I should be there before noon. I'm coming from Hollywood, Hollywood.


----------



## Hollywood (Jan 16, 2003)

Bocephus Jones II said:


> hookers and blow...natch.


that all comes after midnight, natch.


----------



## I am The Edge (Jul 27, 2004)

i'm inner.


----------



## il sogno (Jul 15, 2002)

k....Mapei and I will be there----- a little after 1:00.


----------



## roadfix (Jun 20, 2006)

I will stop by to say HELLO!

So I'm having some dry salami, extra sharp cheddar cheese, and beer right now. I decided not to do the MR's morbid ride tonight as I just got home from work.


----------



## roadfix (Jun 20, 2006)

I did stop by to say HELLO! Thanks for the great company and it was nice to finally meet you all. That was a cool meeting area, with bike shops, good ice cream and all that. We must do this again.


----------



## Hollywood (Jan 16, 2003)

roadfix said:


> I did stop by to say HELLO! Thanks for the great company and it was nice to finally meet you all. That was a cool meeting area, with bike shops, good ice cream and all that. We must do this again.

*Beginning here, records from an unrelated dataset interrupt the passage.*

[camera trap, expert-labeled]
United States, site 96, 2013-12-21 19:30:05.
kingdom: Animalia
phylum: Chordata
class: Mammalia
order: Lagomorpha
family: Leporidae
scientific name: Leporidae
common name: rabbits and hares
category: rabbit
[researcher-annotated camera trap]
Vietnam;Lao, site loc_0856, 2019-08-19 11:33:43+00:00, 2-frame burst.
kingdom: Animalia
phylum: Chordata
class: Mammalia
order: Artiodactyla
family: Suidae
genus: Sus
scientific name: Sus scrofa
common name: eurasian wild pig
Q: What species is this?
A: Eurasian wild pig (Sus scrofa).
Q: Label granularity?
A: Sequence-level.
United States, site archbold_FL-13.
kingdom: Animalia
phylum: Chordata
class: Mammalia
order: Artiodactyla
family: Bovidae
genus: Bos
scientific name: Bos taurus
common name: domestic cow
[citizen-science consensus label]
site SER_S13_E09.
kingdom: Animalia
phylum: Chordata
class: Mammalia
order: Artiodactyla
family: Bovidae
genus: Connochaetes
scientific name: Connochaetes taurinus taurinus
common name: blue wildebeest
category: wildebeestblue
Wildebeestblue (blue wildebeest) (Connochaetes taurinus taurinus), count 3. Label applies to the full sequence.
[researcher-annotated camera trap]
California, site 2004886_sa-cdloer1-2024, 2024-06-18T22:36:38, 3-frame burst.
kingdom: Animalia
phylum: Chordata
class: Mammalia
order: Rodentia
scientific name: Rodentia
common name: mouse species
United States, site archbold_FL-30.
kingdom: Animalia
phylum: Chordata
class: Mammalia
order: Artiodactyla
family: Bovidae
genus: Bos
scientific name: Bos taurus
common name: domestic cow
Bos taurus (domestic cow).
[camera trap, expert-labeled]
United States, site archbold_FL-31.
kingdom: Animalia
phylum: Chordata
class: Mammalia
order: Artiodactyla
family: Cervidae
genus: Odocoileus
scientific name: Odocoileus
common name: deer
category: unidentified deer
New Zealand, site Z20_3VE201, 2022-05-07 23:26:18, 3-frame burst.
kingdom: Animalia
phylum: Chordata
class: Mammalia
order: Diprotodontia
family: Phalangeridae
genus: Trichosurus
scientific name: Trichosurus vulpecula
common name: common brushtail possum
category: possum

and glad you did! The area is pretty cool. I stopped by Choke, east of Vermont from there. Its a grungy moped sales/repair store where the proprietor Jeff will make you an amazing espresso. Cool joint.

Another point to check out on your travels... 5 minute ride from the Kitchen.

maybe the next meeting can be on the Wesside? Good stuff over there too.


----------